There are several of these monumental works in the exhibition, the most exuberant of which is Summer (1917), in which towering blue trees all but obscure the figures lolling beneath, their pointed leaves stabbing the orange lawn. Bonnard’s efforts at light and shade are not entirely successful and in the neon soup there are odd details, too, such as a small dog, motionless and dabbed in brown paint. It’s a lurid Eden, more bizarre than beautiful. Yet these larger works are complemented by smaller paintings in which a shorthand for his colours begins to emerge: the blue/green of the foliage of Summer and Lane at Vernonnet (1912–14) is the same used for the choppy waves in The Misty Bay (1914) and, in the final room, Bathers at the End of the Day (c. 1945). In the 100 works brought together for the show, forests and seas are evoked in similar murky tones, practising the same effects of light and dark. In this new phase, Bonnard moved between Normandy and Cannes, each outdoor world feeding into the other.

Lane at Vernonnet (1912-14), Pierre Bonnard.

Lane at Vernonnet (1912–14), Pierre Bonnard. National Galleries of Scotland, Edinburgh

Marthe’s presence is felt throughout. She appears in the margins of domestic interiors, her reflection caught in a pane of glass, or dwarfed by plantlife as she works in the garden. She’s slight, feline, a little evasive, and used to being observed. Bonnard’s paintings capture the tenor of their domestic life – the couple lived together for 30 years before marrying in 1925, provoking Bonnard’s lover, Renée Monchaty, to kill herself – and the central role played by Marthe’s illness. The frequency with which he painted her bathing – stooping over a tub as in Nude Crouching in the Tub (1918), or with her body submerged underwater – is now considered evidence for hydrotherapy, a daily water ritual to ease her various physical complaints. The Bath (1925) was the first of four paintings Bonnard would complete over 20 years that show Marthe’s elongated body. She’s neither erotic nor obviously ill; instead, the viewer is drawn to the ordinariness of her form, her shapeless purplish legs, her small belly and breasts, her preoccupied expression. It’s an intimate moment, yet the painting’s composition is stark, the white bath beneath a row of tiles reducing the painting to bands of colour, of which Marthe’s body is one. Elsewhere, Bonnard defamiliarises Marthe’s bathroom – the ‘one luxury’ she requested when the couple moved to Le Cannet in the south of France – so that it becomes a neutral and medicinal space. In In the Bathroom (c. 1940), Marthe’s toiletries become abstracted lozenges of colour, a collection of Bonnard’s scumbling paint marks.
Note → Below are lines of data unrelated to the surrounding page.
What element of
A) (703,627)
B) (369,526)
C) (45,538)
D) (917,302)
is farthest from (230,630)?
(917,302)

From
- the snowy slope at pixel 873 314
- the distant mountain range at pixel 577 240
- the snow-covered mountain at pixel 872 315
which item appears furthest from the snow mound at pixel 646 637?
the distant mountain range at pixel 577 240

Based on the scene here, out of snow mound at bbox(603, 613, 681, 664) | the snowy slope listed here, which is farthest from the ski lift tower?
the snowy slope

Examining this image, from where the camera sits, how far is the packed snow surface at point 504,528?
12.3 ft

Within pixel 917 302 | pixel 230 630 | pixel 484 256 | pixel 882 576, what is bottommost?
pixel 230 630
Nude Crouching in the Tub (1918), Pierre Bonnard.

Nude Crouching in the Tub (1918), Pierre Bonnard. Photo: Musée d’Orsay, Dist. RMN-Grand Palais/Patrice Schmidt

Marthe is liveliest in motion. A series of small photographs, taken in 1900, show her naked in the garden at Montval, standing beside a chair, crouching in long grass, stooping beneath trees. Bonnard’s interest in photography informed his study of the female form; studying Marthe through a lens, he was able to replicate the casualness of her movements. The paintings in which she is dressing, such as Nude Against the Light (c. 1908), show the physical assertiveness of her younger body, the purposefulness and pleasure of her daily routine. Behind her, the room’s surfaces fizz into ribbons of blue, green and yellow. Certainly, Bonnard let himself be carried away by colour, and sacrificed form to it, too. But he also understood it as a sensory experience, and a way of apprehending the world.

‘Pierre Bonnard: The Colour of Memory’ is at Tate Modern, London, until 6 May.